BEGIN Given entries
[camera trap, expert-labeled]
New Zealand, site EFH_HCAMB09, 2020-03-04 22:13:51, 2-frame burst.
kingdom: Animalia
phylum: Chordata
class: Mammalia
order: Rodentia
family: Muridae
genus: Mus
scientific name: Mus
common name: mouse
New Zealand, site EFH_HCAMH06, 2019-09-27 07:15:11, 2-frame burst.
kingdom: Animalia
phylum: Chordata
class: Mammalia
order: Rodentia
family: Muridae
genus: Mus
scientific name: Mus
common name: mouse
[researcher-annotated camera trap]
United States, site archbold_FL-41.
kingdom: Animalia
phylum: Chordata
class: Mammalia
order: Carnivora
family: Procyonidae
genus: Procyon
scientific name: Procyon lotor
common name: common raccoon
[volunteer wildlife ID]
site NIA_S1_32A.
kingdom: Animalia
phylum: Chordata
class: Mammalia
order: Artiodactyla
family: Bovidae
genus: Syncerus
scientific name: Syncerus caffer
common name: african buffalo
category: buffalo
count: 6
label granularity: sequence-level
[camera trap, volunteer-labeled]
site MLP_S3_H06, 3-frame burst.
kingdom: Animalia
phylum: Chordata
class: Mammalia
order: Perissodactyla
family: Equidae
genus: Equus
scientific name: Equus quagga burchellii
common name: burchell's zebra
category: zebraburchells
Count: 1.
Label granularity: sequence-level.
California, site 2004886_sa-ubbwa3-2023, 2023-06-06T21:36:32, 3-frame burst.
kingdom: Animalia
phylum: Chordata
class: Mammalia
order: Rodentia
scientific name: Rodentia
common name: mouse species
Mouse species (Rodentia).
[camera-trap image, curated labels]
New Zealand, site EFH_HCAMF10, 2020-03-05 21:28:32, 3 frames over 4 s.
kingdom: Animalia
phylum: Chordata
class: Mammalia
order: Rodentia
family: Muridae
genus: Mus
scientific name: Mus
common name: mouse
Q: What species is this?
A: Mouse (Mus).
END Given entries
Exercise: In the data above, find each line where the string "granularity" appears, then copy it.

Task solution:
label granularity: sequence-level
Label granularity: sequence-level.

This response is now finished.